The discovery of a new variant of the disease in Kent last year and further mutations found in Brazil and South Africa which have spread around the world dampened hopes of a rapid exit from lockdown restrictions.

Cases of coronavirus linked to the South Africa and Brazil mutations are falling in the UK, the health secretary has said.

Asked on Sky News whether he believed there was evidence to show that infections from those new variants were coming down, Matt Hancock replied: “Yes I do.”

He said: “There is evidence that the measures that we are taking, both the enhanced contact tracing and also stricter measures at the border, are working.”

Vaccines are still seen as the best route out of the pandemic and experts believe most coronavirus jabs should still prevent severe disease, even in those who are infected with the new variants.

However two laboratory studies published last week said vaccines developed by Pfizer/BioNTech and Moderna appeared to be less effective against the South African variant when compared to other versions of the virus.

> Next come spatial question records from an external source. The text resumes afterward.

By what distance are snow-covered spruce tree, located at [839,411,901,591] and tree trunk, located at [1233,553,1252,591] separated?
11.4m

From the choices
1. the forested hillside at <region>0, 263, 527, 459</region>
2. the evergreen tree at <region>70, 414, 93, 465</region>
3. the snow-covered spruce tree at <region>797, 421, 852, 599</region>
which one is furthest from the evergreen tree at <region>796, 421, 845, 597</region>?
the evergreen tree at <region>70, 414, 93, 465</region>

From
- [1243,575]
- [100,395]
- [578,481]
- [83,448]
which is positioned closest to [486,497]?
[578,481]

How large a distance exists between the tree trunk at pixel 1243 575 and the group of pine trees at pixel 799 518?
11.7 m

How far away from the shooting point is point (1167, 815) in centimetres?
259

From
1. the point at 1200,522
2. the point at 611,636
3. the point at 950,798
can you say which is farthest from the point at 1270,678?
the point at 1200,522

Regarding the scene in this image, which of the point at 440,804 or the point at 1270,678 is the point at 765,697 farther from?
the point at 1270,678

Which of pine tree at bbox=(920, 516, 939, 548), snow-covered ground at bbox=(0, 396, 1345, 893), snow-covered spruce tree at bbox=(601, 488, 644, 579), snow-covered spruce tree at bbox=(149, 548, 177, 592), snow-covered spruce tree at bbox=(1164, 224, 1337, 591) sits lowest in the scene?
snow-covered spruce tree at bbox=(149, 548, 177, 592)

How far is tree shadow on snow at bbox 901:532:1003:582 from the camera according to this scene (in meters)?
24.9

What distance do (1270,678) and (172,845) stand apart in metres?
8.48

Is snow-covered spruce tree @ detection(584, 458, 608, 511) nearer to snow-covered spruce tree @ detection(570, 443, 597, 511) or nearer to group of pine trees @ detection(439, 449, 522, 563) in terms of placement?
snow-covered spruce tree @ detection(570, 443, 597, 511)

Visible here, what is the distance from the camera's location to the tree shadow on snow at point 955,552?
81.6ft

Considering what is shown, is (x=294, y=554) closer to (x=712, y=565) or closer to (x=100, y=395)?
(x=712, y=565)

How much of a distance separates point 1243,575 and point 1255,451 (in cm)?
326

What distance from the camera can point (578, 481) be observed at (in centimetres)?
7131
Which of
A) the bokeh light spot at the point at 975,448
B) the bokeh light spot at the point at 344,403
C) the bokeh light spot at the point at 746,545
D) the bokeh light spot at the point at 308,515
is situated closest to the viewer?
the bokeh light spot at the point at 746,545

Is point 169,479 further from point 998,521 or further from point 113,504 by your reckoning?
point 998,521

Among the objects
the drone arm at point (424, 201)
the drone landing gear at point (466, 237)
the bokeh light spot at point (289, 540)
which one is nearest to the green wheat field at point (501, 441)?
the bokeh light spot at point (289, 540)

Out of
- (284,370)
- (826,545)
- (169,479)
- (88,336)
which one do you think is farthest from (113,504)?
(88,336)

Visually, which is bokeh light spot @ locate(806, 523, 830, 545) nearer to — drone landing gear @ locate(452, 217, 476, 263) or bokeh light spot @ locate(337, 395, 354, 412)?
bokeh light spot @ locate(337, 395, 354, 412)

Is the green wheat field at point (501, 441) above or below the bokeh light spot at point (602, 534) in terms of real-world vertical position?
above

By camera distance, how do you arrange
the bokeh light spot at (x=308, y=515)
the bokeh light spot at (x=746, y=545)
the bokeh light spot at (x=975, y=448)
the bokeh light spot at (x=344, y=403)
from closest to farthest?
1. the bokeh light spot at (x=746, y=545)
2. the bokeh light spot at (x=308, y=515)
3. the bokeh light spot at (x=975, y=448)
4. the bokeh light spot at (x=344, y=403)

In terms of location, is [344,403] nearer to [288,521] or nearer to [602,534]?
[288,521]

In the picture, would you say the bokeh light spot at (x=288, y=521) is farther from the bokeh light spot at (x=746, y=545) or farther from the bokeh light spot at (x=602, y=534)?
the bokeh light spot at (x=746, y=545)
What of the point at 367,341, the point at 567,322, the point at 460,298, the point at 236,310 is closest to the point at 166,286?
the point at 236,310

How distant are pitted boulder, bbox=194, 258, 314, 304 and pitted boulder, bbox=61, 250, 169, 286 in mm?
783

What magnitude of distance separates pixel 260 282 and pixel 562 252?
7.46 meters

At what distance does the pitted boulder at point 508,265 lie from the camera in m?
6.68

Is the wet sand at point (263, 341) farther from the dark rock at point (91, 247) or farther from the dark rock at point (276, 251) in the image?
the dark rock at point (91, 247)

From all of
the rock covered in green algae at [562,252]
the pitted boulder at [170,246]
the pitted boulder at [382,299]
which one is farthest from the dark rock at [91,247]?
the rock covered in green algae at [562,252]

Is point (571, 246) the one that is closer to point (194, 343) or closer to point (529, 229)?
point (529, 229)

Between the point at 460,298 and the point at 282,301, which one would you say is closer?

Speaking on Sky News’ Sophy Ridge on Sunday programme, Mr Hancock said: “If one of these new variants doesn’t respond to the vaccine as well as the others – as well as the standard variant in the UK, which is the Kent variant – then, if that’s the case, then that’s obviously a very serious risk for the vaccination programme.

“We’re doing a lot of work to find out the impact of the vaccine on these new variants – especially the ones discovered in Brazil and South Africa – because, clearly, the answer to that question is critical to understanding how much of a risk the new variants pose.

“But the good news is the actions we’re taking right now do appear to be working.”

His comments came after scientists from Pfizer and the University of Texas Medical Branch reported results from their study on Thursday after they created an engineered virus that contained the same mutations as the South African coronavirus variant, known as B.1.351.

The lab-made virus was then tested against blood taken from 15 people who had been given the BioNTech/Pfizer vaccine.

Results showed there were two thirds fewer neutralising antibodies against the virus with the key South African mutations, when compared with the most common version of the virus circulating in the US.

For the Moderna study, the team also looked at blood samples of people that had been given their vaccine.

Results showed a six-fold decrease in antibody response against the variant.

Previous research has shown both vaccines were likely to be effective against B.1.1.7, which first emerged in Kent.

Mr Hancock also insisted the government must take a “cautious” approach to easing lockdown restrictions despite an accelerated target to offer coronavirus vaccines to all adults by the end of July.

The health secretary said there were still almost 20,000 people in hospital with Covid-19 and that – despite the jabs rollout going “very well”.